Malgré le fait que la plupart des personnes ayant été victimes de trafic sexuel consulteront un médecin pendant leur exploitation, très peu seront identifiées par le personnel soignant.

Les Espaces VIE présentent des témoignages des survivantes et survivants de l’exploitation sexuelle. Parmi ceux-ci, un témoignage dédié aux professionnels de la santé fait écho à une récente recherche menée auprès de survivantes de traite de personne et d’exploitation sexuelle faite par des chercheurs de l’Université McGill.

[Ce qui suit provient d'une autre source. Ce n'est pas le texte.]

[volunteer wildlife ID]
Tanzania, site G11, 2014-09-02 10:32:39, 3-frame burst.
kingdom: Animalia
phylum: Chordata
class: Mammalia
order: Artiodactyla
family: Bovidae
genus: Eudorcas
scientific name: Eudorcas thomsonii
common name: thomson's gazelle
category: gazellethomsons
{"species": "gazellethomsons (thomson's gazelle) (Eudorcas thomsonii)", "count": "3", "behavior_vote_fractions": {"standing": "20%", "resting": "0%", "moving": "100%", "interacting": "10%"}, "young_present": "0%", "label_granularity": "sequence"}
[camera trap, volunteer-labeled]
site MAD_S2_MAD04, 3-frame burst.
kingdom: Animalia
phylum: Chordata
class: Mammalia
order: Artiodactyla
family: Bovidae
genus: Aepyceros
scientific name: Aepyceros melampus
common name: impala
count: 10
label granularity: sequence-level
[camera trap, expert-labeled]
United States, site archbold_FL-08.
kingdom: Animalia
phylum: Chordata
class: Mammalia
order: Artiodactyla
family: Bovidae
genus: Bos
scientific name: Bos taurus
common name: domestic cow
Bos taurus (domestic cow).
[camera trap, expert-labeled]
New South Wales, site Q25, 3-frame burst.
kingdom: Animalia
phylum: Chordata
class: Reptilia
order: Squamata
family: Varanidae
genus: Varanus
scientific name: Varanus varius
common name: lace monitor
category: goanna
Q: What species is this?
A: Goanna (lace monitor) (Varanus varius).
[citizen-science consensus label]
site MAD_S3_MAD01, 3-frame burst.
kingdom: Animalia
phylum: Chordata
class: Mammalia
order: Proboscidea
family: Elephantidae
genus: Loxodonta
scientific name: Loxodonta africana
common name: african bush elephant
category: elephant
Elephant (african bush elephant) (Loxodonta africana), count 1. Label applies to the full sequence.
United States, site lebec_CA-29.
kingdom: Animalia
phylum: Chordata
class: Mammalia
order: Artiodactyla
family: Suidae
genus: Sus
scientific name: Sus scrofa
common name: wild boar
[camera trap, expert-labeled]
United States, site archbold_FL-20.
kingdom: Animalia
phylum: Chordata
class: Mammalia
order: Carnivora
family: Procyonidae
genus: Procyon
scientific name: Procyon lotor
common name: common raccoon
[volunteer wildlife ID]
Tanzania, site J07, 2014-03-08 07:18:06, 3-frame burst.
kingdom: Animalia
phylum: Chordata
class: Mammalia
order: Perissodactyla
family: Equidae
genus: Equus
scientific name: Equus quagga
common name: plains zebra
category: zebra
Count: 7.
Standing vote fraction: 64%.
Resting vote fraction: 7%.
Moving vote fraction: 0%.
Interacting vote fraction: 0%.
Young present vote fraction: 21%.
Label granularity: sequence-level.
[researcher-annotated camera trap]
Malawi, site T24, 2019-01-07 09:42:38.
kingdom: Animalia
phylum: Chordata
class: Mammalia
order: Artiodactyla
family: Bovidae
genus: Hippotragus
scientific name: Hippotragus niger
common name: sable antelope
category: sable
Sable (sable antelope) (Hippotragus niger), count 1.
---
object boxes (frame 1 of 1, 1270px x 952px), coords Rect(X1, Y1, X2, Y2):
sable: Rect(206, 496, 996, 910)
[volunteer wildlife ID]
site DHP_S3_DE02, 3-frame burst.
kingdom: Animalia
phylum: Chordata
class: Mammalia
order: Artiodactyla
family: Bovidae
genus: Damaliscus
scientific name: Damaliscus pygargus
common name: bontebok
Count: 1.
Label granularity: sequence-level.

En analysant les expériences d’accès aux soins des survivantes dans la région du Grand Montréal et leurs interactions avec les professionnels de la santé, la recherche Sex trafficking survivor’s experience with the heatlhcare system during exploitation démontrent que les professionnels de la santé de première ligne ne réussissent pas à lire les signaux d’alarme et qu’ils ferment trop souvent les yeux sur la condition des victimes d’exploitation sexuelle.

Selon l’auteure principale de la recherche, l’infirmière Johane Lorvinsky, le constat est le même partout dans le monde : alors que la plupart des personnes ayant été victimes de trafic sexuel consulteront un médecin pendant leur exploitation, très peu seront identifiées par le personnel soignant. Il s’agit une occasion perdue de fournir un soutien, des ressources et des services appropriés.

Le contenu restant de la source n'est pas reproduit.